Since his retirement Professor Snook and his wife, Lois, have continued overseas travel each year, and have especially enjoyed visiting the families of their four children who have given them twelve grandchildren born in Africa, Japan, Australia, Canada and the United States. When not traveling they attend the concerts, plays, art exhibits and lectures that are an integral feature of life in the Twin Cities, and have become very engaged in the faith life of their neighborhood Lutheran parish
The Seminary granted Snook a three year leave of absence, 1986 to 1989, to become Visiting Professor of Theology at the University of Zimbabwe, a new post funded by the Lutheran World Federation. Beginning in 1992, again with the support of the Seminary, Lee and Lois established a student program in Harare, Zimbabwe that took them back to Africa each year for three to four months until his retirement.

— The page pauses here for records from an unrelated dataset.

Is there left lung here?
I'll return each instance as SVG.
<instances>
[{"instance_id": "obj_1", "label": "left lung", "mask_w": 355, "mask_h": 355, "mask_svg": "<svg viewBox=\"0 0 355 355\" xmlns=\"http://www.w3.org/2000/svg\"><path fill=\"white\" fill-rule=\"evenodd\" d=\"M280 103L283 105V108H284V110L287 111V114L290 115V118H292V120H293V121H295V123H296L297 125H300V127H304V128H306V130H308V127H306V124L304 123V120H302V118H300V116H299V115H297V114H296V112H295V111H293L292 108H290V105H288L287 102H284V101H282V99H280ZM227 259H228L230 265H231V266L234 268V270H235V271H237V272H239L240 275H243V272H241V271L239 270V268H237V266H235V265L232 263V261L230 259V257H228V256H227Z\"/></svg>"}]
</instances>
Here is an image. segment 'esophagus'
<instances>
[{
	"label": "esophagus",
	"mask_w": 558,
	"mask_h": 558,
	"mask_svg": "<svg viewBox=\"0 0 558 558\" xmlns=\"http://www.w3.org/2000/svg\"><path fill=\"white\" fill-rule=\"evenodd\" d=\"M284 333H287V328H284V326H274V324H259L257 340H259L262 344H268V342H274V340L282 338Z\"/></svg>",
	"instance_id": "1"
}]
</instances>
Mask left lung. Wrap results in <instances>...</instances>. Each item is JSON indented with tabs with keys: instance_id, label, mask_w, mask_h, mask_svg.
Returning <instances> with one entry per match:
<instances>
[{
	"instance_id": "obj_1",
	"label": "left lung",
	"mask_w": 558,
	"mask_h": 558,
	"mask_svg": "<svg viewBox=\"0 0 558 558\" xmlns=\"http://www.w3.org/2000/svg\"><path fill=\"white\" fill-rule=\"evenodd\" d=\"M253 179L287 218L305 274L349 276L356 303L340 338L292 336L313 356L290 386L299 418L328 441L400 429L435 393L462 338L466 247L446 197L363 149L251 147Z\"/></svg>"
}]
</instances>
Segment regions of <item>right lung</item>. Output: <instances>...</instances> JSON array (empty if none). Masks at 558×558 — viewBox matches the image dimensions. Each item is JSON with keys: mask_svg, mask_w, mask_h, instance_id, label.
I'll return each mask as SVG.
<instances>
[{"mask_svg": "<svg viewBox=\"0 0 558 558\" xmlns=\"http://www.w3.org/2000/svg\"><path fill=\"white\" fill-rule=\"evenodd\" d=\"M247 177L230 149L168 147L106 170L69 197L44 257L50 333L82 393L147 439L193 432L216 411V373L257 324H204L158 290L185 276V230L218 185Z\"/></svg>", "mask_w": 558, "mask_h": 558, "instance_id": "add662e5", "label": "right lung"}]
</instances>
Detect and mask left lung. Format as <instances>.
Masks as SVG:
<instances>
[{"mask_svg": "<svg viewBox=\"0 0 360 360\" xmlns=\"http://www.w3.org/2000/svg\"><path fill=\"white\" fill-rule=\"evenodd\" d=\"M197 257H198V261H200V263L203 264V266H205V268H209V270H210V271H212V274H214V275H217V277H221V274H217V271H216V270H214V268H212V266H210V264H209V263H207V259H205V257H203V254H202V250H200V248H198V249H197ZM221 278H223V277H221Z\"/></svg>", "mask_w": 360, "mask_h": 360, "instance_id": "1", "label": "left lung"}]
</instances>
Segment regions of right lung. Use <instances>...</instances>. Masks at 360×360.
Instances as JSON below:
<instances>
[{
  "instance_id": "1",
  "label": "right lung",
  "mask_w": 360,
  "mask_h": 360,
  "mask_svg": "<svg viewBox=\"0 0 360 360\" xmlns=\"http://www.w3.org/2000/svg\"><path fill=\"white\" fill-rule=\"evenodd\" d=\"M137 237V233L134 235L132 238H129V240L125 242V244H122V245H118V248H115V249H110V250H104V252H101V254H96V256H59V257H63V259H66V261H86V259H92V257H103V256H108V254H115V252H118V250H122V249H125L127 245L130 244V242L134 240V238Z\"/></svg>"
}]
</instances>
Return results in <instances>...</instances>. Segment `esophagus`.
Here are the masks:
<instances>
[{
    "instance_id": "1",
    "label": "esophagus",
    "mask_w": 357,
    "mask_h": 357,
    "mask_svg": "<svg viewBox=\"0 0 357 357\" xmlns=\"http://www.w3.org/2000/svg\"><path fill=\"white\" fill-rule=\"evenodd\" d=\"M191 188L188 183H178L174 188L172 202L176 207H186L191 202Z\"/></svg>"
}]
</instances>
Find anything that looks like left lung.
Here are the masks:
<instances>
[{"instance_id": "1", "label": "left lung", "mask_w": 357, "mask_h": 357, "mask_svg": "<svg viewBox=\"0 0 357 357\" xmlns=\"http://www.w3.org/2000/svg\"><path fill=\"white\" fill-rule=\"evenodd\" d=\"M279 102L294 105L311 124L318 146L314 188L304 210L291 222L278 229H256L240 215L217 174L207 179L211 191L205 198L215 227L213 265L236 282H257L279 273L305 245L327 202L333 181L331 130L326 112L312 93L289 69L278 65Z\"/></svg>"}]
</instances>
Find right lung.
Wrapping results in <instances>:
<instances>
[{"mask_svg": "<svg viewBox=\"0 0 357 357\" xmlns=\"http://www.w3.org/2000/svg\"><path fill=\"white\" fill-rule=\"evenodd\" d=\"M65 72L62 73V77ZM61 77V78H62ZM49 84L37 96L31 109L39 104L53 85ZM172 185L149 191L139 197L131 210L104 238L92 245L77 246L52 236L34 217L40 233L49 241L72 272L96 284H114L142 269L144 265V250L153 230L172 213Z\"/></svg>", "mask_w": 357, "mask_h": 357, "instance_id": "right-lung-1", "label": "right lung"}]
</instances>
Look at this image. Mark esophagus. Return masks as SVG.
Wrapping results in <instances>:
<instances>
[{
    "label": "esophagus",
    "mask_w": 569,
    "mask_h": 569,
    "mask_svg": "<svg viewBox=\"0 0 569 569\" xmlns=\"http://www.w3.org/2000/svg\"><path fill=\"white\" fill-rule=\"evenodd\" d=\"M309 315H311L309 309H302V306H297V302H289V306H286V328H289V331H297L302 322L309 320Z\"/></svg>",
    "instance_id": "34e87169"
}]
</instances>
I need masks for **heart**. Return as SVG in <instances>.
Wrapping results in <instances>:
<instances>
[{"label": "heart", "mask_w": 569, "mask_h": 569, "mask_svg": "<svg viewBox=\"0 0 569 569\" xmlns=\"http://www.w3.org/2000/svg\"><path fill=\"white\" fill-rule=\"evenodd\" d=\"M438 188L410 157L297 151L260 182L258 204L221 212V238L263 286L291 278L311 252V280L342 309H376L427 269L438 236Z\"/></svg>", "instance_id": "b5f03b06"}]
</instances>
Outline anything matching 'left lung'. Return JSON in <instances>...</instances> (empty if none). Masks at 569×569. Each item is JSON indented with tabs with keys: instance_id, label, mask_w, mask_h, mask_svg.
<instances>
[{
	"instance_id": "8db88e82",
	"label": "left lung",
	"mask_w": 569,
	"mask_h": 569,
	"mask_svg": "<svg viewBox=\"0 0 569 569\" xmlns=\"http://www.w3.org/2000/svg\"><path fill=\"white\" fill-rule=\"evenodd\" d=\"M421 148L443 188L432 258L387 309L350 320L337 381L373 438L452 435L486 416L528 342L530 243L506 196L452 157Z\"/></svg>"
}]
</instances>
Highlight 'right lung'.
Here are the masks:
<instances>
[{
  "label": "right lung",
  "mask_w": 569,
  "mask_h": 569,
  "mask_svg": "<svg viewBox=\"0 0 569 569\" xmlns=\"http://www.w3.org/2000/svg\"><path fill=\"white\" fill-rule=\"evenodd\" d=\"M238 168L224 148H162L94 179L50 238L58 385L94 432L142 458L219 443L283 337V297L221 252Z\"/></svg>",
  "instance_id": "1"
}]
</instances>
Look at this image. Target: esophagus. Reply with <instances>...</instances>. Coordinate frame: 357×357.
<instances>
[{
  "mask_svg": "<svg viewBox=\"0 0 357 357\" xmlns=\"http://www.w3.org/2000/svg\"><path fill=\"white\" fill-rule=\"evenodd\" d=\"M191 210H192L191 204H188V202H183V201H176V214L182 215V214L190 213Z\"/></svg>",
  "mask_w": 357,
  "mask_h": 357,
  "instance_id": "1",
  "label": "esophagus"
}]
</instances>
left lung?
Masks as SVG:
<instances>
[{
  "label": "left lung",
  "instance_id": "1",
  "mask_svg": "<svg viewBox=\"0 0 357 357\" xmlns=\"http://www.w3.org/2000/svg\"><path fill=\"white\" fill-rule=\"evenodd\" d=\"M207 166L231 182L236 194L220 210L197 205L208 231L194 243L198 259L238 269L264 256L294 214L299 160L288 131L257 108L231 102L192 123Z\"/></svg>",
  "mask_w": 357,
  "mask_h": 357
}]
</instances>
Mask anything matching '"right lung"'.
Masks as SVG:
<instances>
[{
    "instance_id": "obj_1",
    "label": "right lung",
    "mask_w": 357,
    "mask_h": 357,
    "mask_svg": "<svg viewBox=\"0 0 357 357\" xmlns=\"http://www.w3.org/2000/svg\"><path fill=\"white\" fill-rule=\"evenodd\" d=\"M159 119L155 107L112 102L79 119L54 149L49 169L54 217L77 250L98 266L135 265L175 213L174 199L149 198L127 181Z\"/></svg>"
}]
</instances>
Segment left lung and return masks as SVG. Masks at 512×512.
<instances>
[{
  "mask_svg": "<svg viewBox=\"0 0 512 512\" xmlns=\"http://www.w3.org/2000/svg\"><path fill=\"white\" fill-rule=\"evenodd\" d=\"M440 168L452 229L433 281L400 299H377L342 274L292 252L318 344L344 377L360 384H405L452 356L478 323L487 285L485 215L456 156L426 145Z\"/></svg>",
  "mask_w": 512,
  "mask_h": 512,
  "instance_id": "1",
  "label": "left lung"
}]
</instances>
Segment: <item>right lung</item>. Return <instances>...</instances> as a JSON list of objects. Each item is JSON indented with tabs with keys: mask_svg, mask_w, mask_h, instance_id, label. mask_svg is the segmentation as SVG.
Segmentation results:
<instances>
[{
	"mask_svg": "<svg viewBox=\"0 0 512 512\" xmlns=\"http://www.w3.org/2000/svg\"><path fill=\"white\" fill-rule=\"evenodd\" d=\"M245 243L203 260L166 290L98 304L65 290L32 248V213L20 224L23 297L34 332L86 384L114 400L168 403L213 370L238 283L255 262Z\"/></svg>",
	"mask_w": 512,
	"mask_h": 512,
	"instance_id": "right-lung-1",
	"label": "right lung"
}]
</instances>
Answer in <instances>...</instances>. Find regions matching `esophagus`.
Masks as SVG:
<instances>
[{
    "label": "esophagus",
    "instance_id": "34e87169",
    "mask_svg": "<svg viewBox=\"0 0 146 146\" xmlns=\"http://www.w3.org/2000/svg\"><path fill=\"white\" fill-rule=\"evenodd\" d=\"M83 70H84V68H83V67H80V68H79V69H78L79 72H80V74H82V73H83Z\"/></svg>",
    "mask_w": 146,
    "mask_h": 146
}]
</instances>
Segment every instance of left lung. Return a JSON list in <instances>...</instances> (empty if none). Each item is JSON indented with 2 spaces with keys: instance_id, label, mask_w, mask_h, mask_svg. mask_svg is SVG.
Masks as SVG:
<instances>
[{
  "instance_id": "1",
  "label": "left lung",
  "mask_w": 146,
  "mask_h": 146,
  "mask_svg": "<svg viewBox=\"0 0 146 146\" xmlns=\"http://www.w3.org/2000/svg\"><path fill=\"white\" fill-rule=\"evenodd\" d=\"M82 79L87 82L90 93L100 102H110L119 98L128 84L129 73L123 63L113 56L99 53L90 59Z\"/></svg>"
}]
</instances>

The Luther Seminary Program in Zimbabwe has been an opportunity for seminary students to reside with African families, and through formal study and practical experience to discover how Africa has shaped the Christian mission and how the gospel has influenced African culture
Over their years in Africa, Lee and Lois Snook became collectors of African art, particularly the now highly acclaimed Zimbabwe (or Shona) stone sculpture. In the Spring of 1990 they mounted in the atrium of Olson Campus Center a large exhibit called Spirit in Stone and have contributed two pieces for the seminary’s permanent art collection.
Professor Snook has written numerous articles, essays and reviews for Word and World, dialog, Christian Century, Theology Today and other journals, and has served on church boards and commissions. His books include, The Church Emerging (edited by John Reumann, 1977), O God, Pay Attention: A Journal for Lent (1970), Renewal in the Pulpit (edited by Edward Steimle, 1966), The Anonymous Christ. Jesus as Savior in Modern Theology (1986) and What in the World Is God Doing? Re-imagining Spirit and Power (1999).